Нечего бояться (Барнс) - страница 31


Мой брат отмечает, что первая шутка про клеточное обновление датируется V веком до н. э. и в ней «один парень отказывался возвращать долг на основании, что он уже не тот, кому были одолжены деньги». Далее он указывает, что я неправильно понял кредо Монтеня «Philosopher, c’est apprendre а mourir». Цицерон имел в виду не то, что регулярные размышления о смерти умаляют ваш страх, а что философствующий философ готовится к смерти – в том смысле, что живет жизнью ума и не обращает внимания на тело, которое будет стерто смертью с лица земли. Платоники полагали, что после смерти мы становимся чистыми душами, освобожденными от телесных преград и потому способными думать легче и яснее. Поэтому на протяжении жизни философ должен готовить себя к своему посмертному состоянию такими техниками, как пост и самобичевание. Платоники верили, что после смерти все только начинается. Эпикурейцы, напротив, верили, что после смерти не будет ничего. Цицерон, по всей видимости (здесь я употребляю «по всей видимости» в значении «а еще мне брат рассказал»), объединил эти две традиции в радостное античное или/или: «После смерти будет лучше или ничего не будет».

Я спрашиваю, что должно, по идее, произойти в загробном мире платоников с огромным количеством нефилософов. Очевидно, все наделенные душой создания, включая животных и птиц – и, возможно, даже растения, – будут оцениваться по тому, как они вели себя в только что прошедшей жизни. Те, кто не дотянул до проходного балла, отправляются еще один раз в материальный мир, возможно получая видовое (становясь, скажем, лисой или гусем) или просто внутривидовое повышение или понижение (женщину, например, могут произвести в мужчину). Философы, как объясняет мне брат, не освобождаются от физической оболочки автоматически: для этого еще надо быть хорошим парнем. Но уж если они проходят экзамен, их стартовые позиции гораздо лучше, чем у полчищ нефилософов, не говоря уж о кувшинках и одуванчиках. У тех, разумеется, тоже дела пойдут получше, поскольку они приблизятся к конечному идеальному состоянию. «Да, – продолжает он. – Тебе, возможно, захочется задать мне кое-какие вопросы (например, к чему получать лучшие стартовые позиции в гонке, которая длится вечно?). Но думать об этом – только зря время терять, потому что все это (в философской терминологии) хрень собачья».

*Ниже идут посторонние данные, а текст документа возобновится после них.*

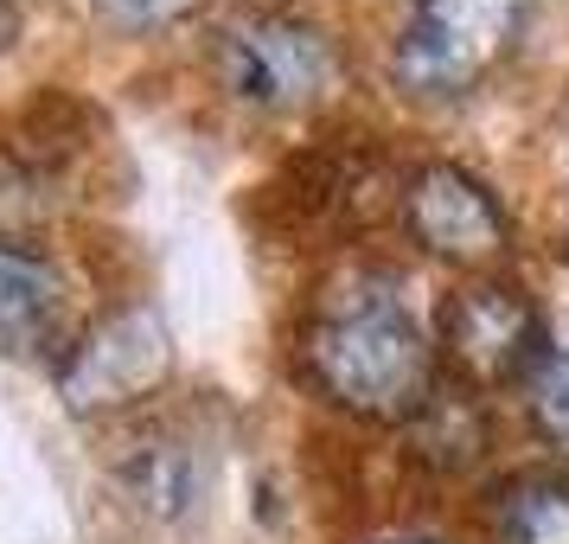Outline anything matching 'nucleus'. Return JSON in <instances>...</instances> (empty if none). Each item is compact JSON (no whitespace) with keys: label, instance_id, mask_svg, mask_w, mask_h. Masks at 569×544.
<instances>
[{"label":"nucleus","instance_id":"obj_1","mask_svg":"<svg viewBox=\"0 0 569 544\" xmlns=\"http://www.w3.org/2000/svg\"><path fill=\"white\" fill-rule=\"evenodd\" d=\"M308 372L333 404L371 423L422 416L436 397V353L385 276H352L308 320Z\"/></svg>","mask_w":569,"mask_h":544},{"label":"nucleus","instance_id":"obj_2","mask_svg":"<svg viewBox=\"0 0 569 544\" xmlns=\"http://www.w3.org/2000/svg\"><path fill=\"white\" fill-rule=\"evenodd\" d=\"M211 65H218V83L237 103L301 109L333 83V39L313 20H295V13H276V7H250V13H231L211 32Z\"/></svg>","mask_w":569,"mask_h":544},{"label":"nucleus","instance_id":"obj_11","mask_svg":"<svg viewBox=\"0 0 569 544\" xmlns=\"http://www.w3.org/2000/svg\"><path fill=\"white\" fill-rule=\"evenodd\" d=\"M109 13H134V20H160V13H180L186 0H103Z\"/></svg>","mask_w":569,"mask_h":544},{"label":"nucleus","instance_id":"obj_6","mask_svg":"<svg viewBox=\"0 0 569 544\" xmlns=\"http://www.w3.org/2000/svg\"><path fill=\"white\" fill-rule=\"evenodd\" d=\"M167 365H173V346H167L160 314L122 308L71 346V359L58 365V390L71 411H116V404L148 397L167 378Z\"/></svg>","mask_w":569,"mask_h":544},{"label":"nucleus","instance_id":"obj_7","mask_svg":"<svg viewBox=\"0 0 569 544\" xmlns=\"http://www.w3.org/2000/svg\"><path fill=\"white\" fill-rule=\"evenodd\" d=\"M64 320V276L39 250L0 244V353L27 359Z\"/></svg>","mask_w":569,"mask_h":544},{"label":"nucleus","instance_id":"obj_5","mask_svg":"<svg viewBox=\"0 0 569 544\" xmlns=\"http://www.w3.org/2000/svg\"><path fill=\"white\" fill-rule=\"evenodd\" d=\"M403 225H410V237L429 257L461 263V269H480V263L512 250V218L499 206V192L480 174L455 167V160H429V167L410 174Z\"/></svg>","mask_w":569,"mask_h":544},{"label":"nucleus","instance_id":"obj_12","mask_svg":"<svg viewBox=\"0 0 569 544\" xmlns=\"http://www.w3.org/2000/svg\"><path fill=\"white\" fill-rule=\"evenodd\" d=\"M385 544H448V538H429V532H397V538H385Z\"/></svg>","mask_w":569,"mask_h":544},{"label":"nucleus","instance_id":"obj_9","mask_svg":"<svg viewBox=\"0 0 569 544\" xmlns=\"http://www.w3.org/2000/svg\"><path fill=\"white\" fill-rule=\"evenodd\" d=\"M129 487L141 493V506L180 513L186 500H192V462H186L180 448H141L129 462Z\"/></svg>","mask_w":569,"mask_h":544},{"label":"nucleus","instance_id":"obj_10","mask_svg":"<svg viewBox=\"0 0 569 544\" xmlns=\"http://www.w3.org/2000/svg\"><path fill=\"white\" fill-rule=\"evenodd\" d=\"M531 411H538V429L550 442H569V353H550V359L538 365Z\"/></svg>","mask_w":569,"mask_h":544},{"label":"nucleus","instance_id":"obj_3","mask_svg":"<svg viewBox=\"0 0 569 544\" xmlns=\"http://www.w3.org/2000/svg\"><path fill=\"white\" fill-rule=\"evenodd\" d=\"M518 20L525 0H416L390 46V71L416 97H455L499 65Z\"/></svg>","mask_w":569,"mask_h":544},{"label":"nucleus","instance_id":"obj_4","mask_svg":"<svg viewBox=\"0 0 569 544\" xmlns=\"http://www.w3.org/2000/svg\"><path fill=\"white\" fill-rule=\"evenodd\" d=\"M441 346L461 378L473 385H512L525 372H538L550 353L543 339V308L531 288L512 276H473L441 301Z\"/></svg>","mask_w":569,"mask_h":544},{"label":"nucleus","instance_id":"obj_8","mask_svg":"<svg viewBox=\"0 0 569 544\" xmlns=\"http://www.w3.org/2000/svg\"><path fill=\"white\" fill-rule=\"evenodd\" d=\"M492 544H569L563 474H512L492 493Z\"/></svg>","mask_w":569,"mask_h":544}]
</instances>
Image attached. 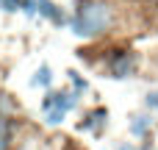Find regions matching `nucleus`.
Instances as JSON below:
<instances>
[{
	"mask_svg": "<svg viewBox=\"0 0 158 150\" xmlns=\"http://www.w3.org/2000/svg\"><path fill=\"white\" fill-rule=\"evenodd\" d=\"M19 8H22V11H28V14H33V11H36V0H22V3H19Z\"/></svg>",
	"mask_w": 158,
	"mask_h": 150,
	"instance_id": "9",
	"label": "nucleus"
},
{
	"mask_svg": "<svg viewBox=\"0 0 158 150\" xmlns=\"http://www.w3.org/2000/svg\"><path fill=\"white\" fill-rule=\"evenodd\" d=\"M17 150H47V148H44L39 139H25V142H22V145H19Z\"/></svg>",
	"mask_w": 158,
	"mask_h": 150,
	"instance_id": "8",
	"label": "nucleus"
},
{
	"mask_svg": "<svg viewBox=\"0 0 158 150\" xmlns=\"http://www.w3.org/2000/svg\"><path fill=\"white\" fill-rule=\"evenodd\" d=\"M8 136H11V122L8 117H0V150H8Z\"/></svg>",
	"mask_w": 158,
	"mask_h": 150,
	"instance_id": "4",
	"label": "nucleus"
},
{
	"mask_svg": "<svg viewBox=\"0 0 158 150\" xmlns=\"http://www.w3.org/2000/svg\"><path fill=\"white\" fill-rule=\"evenodd\" d=\"M133 64H136V56L119 50V53L114 56V61H111V75H114V78H128V75L133 72Z\"/></svg>",
	"mask_w": 158,
	"mask_h": 150,
	"instance_id": "2",
	"label": "nucleus"
},
{
	"mask_svg": "<svg viewBox=\"0 0 158 150\" xmlns=\"http://www.w3.org/2000/svg\"><path fill=\"white\" fill-rule=\"evenodd\" d=\"M147 103H150V106H158V92H153V95L147 97Z\"/></svg>",
	"mask_w": 158,
	"mask_h": 150,
	"instance_id": "10",
	"label": "nucleus"
},
{
	"mask_svg": "<svg viewBox=\"0 0 158 150\" xmlns=\"http://www.w3.org/2000/svg\"><path fill=\"white\" fill-rule=\"evenodd\" d=\"M44 114H47V122H50V125H58V122L64 120V114H67V111H64V109H47Z\"/></svg>",
	"mask_w": 158,
	"mask_h": 150,
	"instance_id": "7",
	"label": "nucleus"
},
{
	"mask_svg": "<svg viewBox=\"0 0 158 150\" xmlns=\"http://www.w3.org/2000/svg\"><path fill=\"white\" fill-rule=\"evenodd\" d=\"M119 150H133V148H131V145H122V148H119Z\"/></svg>",
	"mask_w": 158,
	"mask_h": 150,
	"instance_id": "11",
	"label": "nucleus"
},
{
	"mask_svg": "<svg viewBox=\"0 0 158 150\" xmlns=\"http://www.w3.org/2000/svg\"><path fill=\"white\" fill-rule=\"evenodd\" d=\"M50 78H53V72H50V67H39V72H36V78H33V84H36V86H47V84H50Z\"/></svg>",
	"mask_w": 158,
	"mask_h": 150,
	"instance_id": "6",
	"label": "nucleus"
},
{
	"mask_svg": "<svg viewBox=\"0 0 158 150\" xmlns=\"http://www.w3.org/2000/svg\"><path fill=\"white\" fill-rule=\"evenodd\" d=\"M114 22V8L103 0H83L78 6V14L72 19V31L78 36H97L108 31Z\"/></svg>",
	"mask_w": 158,
	"mask_h": 150,
	"instance_id": "1",
	"label": "nucleus"
},
{
	"mask_svg": "<svg viewBox=\"0 0 158 150\" xmlns=\"http://www.w3.org/2000/svg\"><path fill=\"white\" fill-rule=\"evenodd\" d=\"M39 8H42V14H44V17H50L53 22H64V17H61L58 6H53V3H47V0H39Z\"/></svg>",
	"mask_w": 158,
	"mask_h": 150,
	"instance_id": "3",
	"label": "nucleus"
},
{
	"mask_svg": "<svg viewBox=\"0 0 158 150\" xmlns=\"http://www.w3.org/2000/svg\"><path fill=\"white\" fill-rule=\"evenodd\" d=\"M67 150H83V148H67Z\"/></svg>",
	"mask_w": 158,
	"mask_h": 150,
	"instance_id": "12",
	"label": "nucleus"
},
{
	"mask_svg": "<svg viewBox=\"0 0 158 150\" xmlns=\"http://www.w3.org/2000/svg\"><path fill=\"white\" fill-rule=\"evenodd\" d=\"M147 128H150V120H147V117H136V120L131 122V131H133V134H139V136H144V134H147Z\"/></svg>",
	"mask_w": 158,
	"mask_h": 150,
	"instance_id": "5",
	"label": "nucleus"
}]
</instances>
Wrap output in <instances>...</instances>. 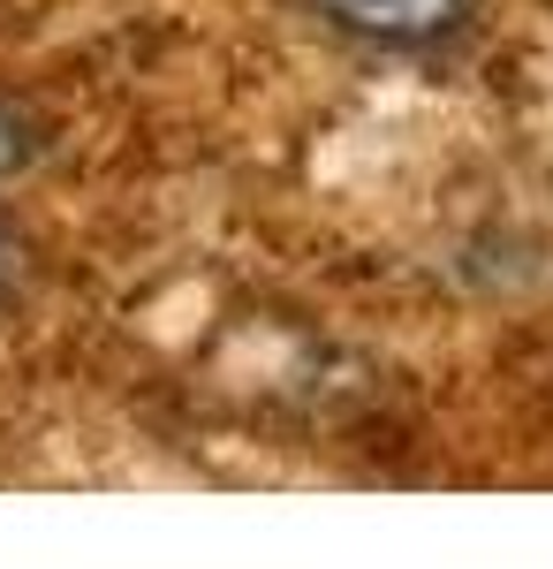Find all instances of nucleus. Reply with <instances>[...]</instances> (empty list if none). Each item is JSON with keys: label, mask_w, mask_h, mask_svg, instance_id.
I'll return each mask as SVG.
<instances>
[{"label": "nucleus", "mask_w": 553, "mask_h": 569, "mask_svg": "<svg viewBox=\"0 0 553 569\" xmlns=\"http://www.w3.org/2000/svg\"><path fill=\"white\" fill-rule=\"evenodd\" d=\"M311 8H319V23H326V31H341V39L410 53V46L455 39V31L470 23V8H477V0H311Z\"/></svg>", "instance_id": "obj_1"}, {"label": "nucleus", "mask_w": 553, "mask_h": 569, "mask_svg": "<svg viewBox=\"0 0 553 569\" xmlns=\"http://www.w3.org/2000/svg\"><path fill=\"white\" fill-rule=\"evenodd\" d=\"M31 152H39V130H31L16 107H0V176H16Z\"/></svg>", "instance_id": "obj_2"}, {"label": "nucleus", "mask_w": 553, "mask_h": 569, "mask_svg": "<svg viewBox=\"0 0 553 569\" xmlns=\"http://www.w3.org/2000/svg\"><path fill=\"white\" fill-rule=\"evenodd\" d=\"M8 289H16V236L0 228V297H8Z\"/></svg>", "instance_id": "obj_3"}]
</instances>
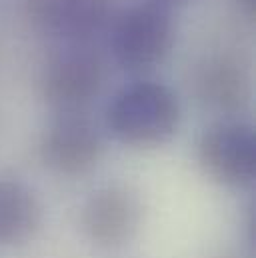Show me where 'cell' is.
Returning a JSON list of instances; mask_svg holds the SVG:
<instances>
[{
    "mask_svg": "<svg viewBox=\"0 0 256 258\" xmlns=\"http://www.w3.org/2000/svg\"><path fill=\"white\" fill-rule=\"evenodd\" d=\"M106 122L112 134L132 146L166 142L178 128L180 104L160 82L140 80L124 86L108 104Z\"/></svg>",
    "mask_w": 256,
    "mask_h": 258,
    "instance_id": "obj_1",
    "label": "cell"
},
{
    "mask_svg": "<svg viewBox=\"0 0 256 258\" xmlns=\"http://www.w3.org/2000/svg\"><path fill=\"white\" fill-rule=\"evenodd\" d=\"M198 160L220 184L246 186L256 168L254 132L242 122L214 124L198 140Z\"/></svg>",
    "mask_w": 256,
    "mask_h": 258,
    "instance_id": "obj_3",
    "label": "cell"
},
{
    "mask_svg": "<svg viewBox=\"0 0 256 258\" xmlns=\"http://www.w3.org/2000/svg\"><path fill=\"white\" fill-rule=\"evenodd\" d=\"M42 160L58 174L76 176L88 172L100 156V136L96 128L78 114L56 120L42 138Z\"/></svg>",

Я прошу его объяснить поподробнее, отчего он вынес предложению «Я не верю в Бога, но мне Его не хватает» вердикт «жеманство». Он признается, что не понимает, как истолковать мое заявление: «Наверное, как способ сказать „Я не верю в богов, но мне жаль, что их нет (или, возможно: но мне жаль, что я не верю)“. Я понимаю, почему люди говорят подобное (попробуй вместо „богов“ подставить „дронтов“ или „снежных людей“), но меня лично вполне устраивает настоящее положение вещей». Видно же, что он преподает философию, да? Я задаю ему вопрос про конкретную ситуацию, он логически препарирует утверждение и, подставляя взамен другие существительные, демонстрирует его абсурдность, или несостоятельность, или жеманство. Однако его ответ представляется мне настолько же странным, насколько ему – мой вопрос. Я ведь спрашивал его, что он думает про отсутствие не дронтов или снежных людей (или даже богов, во множественном числе, со строчной), но Бога.